Zudem wurde übermittelt, dass außer einer passenden Formel über das Münchner Abkommen von 1938 einer Kooperation mit der Bundesrepublik nichts im Wege stünde. Er dankte für die besonnene Zurückhaltung der BRD gegenüber sowjetischen und ostdeutschen Versuchen, die Spannungen durch die Behinderung des Reise- und Transitverkehrs nach Westberlin anzuheizen. Während dieser eher zaghaften Kontakte überschlugen sich im Sommer die Ereignisse in der Tschechoslowakei und das Anwachsen der Spannungen innerhalb des Warschauer-Pakt-Bündnisses besonders durch den Warschauer Brief vom 15. Juli 1968, mit dem der Bruch zwischen der ČSSR und den fünf Warschauer Pakt Staaten öffentlich und in dem die Bundesrepublik scharf angegriffen wurde, ließen das faktische Gewicht der bilateralen Beziehungen – trotz sowjetischer und ostdeutscher Propaganda – auf eine fast zu vernachlässigende Größe schrumpfen.
"Das beste, was wir für die Tschechoslowakei tun, ist nichts zu tun"
Trotz der praktizierten Zurückhaltung Bonns gegenüber den Ereignissen in der Tschechoslowakei, die der damalige Außenminister Willy Brandt auf die Formel brachte: "Das beste, was wir für die Tschechoslowakei tun, ist nichts zu tun", wurde im Rahmen der sowjetischen Eskalationspolitik der "westdeutsche Imperialismus und Revanchismus in der ostdeutschen, sowjetischen und polnischen Presse" zum Popanz aufgebaut. Mit ihrem dreisten Aide-mémoire vom 5.Juli 1968 versuchte die UdSSR unter Berufung auf ihre Pflichten aus dem Potsdamer Abkommen und den Artikel 53 und 107 der UNO-Charta vom 26.6.1945, ihr Interventionsrecht in Deutschland von der Verpflichtung der Mitglieder der Antihitlerkoalition herzuleiten, im Falle einer erneuten Aggression "Zwangsmaßnahmen" gegen das besiegte Land zu ergreifen. Mit anderen Worten, durch ihre aggressive Politik der geheimen atomaren Aufrüstung, der Einmischung in die Ereignisse in der Tschechoslowakei und die beabsichtigte Destabilisierung sozialistischer Staaten bedrohe die BRD den Weltfrieden. Um dies zu verhindern, behalte sich die UdSSR das ihr 1945 eingeräumte Interventionsrecht vor. Im Memorandum wurde u.a. behauptet, dass einflussreiche Kreise in der Bundesrepublik an die Abtretung tschechoslowakischer Gebiete dächten.

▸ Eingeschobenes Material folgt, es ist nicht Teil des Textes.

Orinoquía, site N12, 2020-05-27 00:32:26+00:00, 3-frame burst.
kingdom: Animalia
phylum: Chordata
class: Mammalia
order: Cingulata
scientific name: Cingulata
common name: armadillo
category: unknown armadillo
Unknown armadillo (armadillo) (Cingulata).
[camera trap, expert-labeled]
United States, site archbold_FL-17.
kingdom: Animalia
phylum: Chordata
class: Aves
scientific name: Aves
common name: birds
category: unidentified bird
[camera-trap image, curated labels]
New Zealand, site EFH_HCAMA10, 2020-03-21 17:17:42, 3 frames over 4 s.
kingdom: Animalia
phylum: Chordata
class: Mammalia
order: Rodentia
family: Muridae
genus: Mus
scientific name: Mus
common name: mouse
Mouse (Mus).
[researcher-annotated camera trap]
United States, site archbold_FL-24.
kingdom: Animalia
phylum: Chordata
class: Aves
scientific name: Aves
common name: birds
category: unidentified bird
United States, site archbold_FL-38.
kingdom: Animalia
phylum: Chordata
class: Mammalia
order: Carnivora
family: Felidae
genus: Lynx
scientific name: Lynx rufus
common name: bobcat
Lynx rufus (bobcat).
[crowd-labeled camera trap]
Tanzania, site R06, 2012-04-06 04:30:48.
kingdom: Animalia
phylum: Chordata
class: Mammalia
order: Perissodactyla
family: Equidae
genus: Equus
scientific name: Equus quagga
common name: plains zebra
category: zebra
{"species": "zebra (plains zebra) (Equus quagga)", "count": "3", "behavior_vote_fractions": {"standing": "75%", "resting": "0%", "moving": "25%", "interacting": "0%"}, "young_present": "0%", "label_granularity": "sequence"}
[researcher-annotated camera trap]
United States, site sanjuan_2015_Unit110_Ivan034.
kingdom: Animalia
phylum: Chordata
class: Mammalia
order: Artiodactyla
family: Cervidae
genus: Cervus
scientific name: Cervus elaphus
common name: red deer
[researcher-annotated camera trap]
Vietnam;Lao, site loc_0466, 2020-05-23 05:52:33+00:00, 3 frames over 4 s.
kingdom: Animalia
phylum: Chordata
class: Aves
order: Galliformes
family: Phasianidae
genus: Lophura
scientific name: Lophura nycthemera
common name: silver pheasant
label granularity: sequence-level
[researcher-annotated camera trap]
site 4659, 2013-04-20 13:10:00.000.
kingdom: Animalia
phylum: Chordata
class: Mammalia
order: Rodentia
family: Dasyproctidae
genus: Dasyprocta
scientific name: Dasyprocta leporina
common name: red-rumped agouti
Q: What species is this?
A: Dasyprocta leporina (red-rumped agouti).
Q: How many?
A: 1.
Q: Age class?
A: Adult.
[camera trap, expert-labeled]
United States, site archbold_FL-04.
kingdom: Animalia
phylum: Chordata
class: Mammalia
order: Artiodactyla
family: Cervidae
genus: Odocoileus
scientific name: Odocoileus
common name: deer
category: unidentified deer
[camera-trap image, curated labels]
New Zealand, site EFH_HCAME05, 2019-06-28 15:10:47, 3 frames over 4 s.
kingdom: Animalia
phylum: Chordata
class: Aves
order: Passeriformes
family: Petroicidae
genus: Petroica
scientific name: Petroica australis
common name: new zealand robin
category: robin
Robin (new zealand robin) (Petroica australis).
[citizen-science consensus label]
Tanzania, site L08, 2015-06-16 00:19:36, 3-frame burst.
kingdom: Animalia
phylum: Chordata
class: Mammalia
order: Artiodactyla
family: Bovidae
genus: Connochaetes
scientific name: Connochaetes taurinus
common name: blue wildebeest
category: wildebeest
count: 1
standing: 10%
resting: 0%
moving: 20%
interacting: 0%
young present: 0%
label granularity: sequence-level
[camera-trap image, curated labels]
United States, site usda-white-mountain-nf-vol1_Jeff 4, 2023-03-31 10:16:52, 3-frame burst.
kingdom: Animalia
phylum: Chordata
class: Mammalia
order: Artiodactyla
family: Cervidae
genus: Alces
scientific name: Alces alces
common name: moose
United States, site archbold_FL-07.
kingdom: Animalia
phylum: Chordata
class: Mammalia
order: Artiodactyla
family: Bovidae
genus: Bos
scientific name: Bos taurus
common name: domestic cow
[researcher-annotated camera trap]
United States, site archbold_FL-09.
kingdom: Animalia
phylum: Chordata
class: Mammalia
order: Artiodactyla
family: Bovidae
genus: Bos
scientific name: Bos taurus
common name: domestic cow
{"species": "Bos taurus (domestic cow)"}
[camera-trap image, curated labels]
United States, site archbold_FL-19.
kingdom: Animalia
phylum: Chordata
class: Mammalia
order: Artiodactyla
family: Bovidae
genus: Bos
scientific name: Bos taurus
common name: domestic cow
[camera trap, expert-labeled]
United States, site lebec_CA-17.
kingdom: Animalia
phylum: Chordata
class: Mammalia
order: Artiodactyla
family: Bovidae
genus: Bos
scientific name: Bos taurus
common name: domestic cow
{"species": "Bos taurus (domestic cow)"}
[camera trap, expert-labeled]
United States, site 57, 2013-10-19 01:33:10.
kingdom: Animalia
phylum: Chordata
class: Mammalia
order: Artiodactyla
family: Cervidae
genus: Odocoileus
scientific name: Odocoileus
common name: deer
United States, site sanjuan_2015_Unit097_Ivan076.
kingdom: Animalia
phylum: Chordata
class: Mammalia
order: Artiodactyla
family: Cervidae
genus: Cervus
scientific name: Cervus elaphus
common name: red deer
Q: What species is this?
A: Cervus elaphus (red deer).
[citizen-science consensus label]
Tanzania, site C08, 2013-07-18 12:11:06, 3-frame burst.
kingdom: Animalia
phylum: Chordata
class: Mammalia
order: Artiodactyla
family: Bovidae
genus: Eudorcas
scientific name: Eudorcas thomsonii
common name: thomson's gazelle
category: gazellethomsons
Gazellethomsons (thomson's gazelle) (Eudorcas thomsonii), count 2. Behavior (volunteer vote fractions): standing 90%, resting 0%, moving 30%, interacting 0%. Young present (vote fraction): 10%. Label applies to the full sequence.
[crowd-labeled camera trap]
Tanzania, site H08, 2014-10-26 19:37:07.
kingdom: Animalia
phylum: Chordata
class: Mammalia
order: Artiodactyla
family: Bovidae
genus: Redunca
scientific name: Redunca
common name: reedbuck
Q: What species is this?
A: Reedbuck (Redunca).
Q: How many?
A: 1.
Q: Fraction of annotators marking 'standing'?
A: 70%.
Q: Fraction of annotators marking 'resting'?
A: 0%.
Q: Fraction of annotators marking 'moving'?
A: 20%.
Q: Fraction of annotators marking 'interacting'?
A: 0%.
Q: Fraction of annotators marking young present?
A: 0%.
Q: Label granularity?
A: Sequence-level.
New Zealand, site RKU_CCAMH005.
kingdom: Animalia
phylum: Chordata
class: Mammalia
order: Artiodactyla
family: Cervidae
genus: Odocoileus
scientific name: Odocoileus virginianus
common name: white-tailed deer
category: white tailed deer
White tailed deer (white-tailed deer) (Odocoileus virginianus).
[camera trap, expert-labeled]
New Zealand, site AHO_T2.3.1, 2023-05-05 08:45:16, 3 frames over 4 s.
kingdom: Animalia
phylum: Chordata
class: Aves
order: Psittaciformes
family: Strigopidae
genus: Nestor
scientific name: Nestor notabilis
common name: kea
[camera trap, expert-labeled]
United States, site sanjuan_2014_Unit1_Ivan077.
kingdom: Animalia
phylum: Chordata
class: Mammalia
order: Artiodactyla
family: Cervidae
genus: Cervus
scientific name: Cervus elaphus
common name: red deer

Bereits vor der Intervention im August beschränkte sich die Politik des Bundeskanzlers Kiesinger gegenüber der Tschechoslowakei auf die öffentliche Dementierung der absurden Vorwürfe, die ostdeutsche, sowjetische und andere Presseorgane verbreiteten. Nach innen versuchte der Kanzler, an alle Parteien zu appellieren, keine weiteren Besuche in die Tschechoslowakei durchzuführen, um sich nicht noch mehr dem Verdacht einer Einmischung auszusetzen.
Auch CSU-Chef Franz Josef Strauß, der konservative Bayer, wollte Dubček nicht schaden und enthielt sich bis August 1968 jeder Äußerung zu dessen Person. Zu Newsweek-Journalisten meinte er allerdings, dass es eigentlich angebracht gewesen wäre, klar zu sagen, "dieser Dubček ist der gefährlichste aller Kommunisten, denn er macht den Kommunismus im Westen annehmbar, täuscht unsere Öffentlichkeit und erweckt den trügerischen Schein, als ob es einen humanen Kommunismus gebe." Er sei zwar nicht dieser Meinung, sie wäre jedoch eher für ihn hilfreich als die allseitigen Lobeshymnen in den westdeutschen Medien.
Propagandaoffensive des Warschauer Pakts
Nach der Militär-Intervention in Prag unter Führung der Sowjetunion, die als "völkerrechtswidrig" verurteilt wurde, sah sich die Bundesregierung nicht nur einer synchronisierten Propaganda in der Presse der Okkupationsstaaten ausgesetzt, die die "revanchistische" Bundesrepublik in eine direkte Beziehung zu der vermeintlichen Konterrevolution setzten, sondern fürchtete, dass die Sowjetunion eine grundlegende Wende in der Deutschlandpolitik vorbereite. Hatte sie bis dahin nicht grundsätzlich die Möglichkeit eines vereinigten Deutschland ausgeschlossen, so lieferte die Begründung der militärischen Intervention, dass es niemandem je erlaubt werde, ein einziges Glied aus der Gemeinschaft der sozialistischen Ländern herauszubrechen, Anlass zur Sorge, dass das Streben nach der Beseitigung der deutschen Teilung a priori als feindliche Politik bewertet werde.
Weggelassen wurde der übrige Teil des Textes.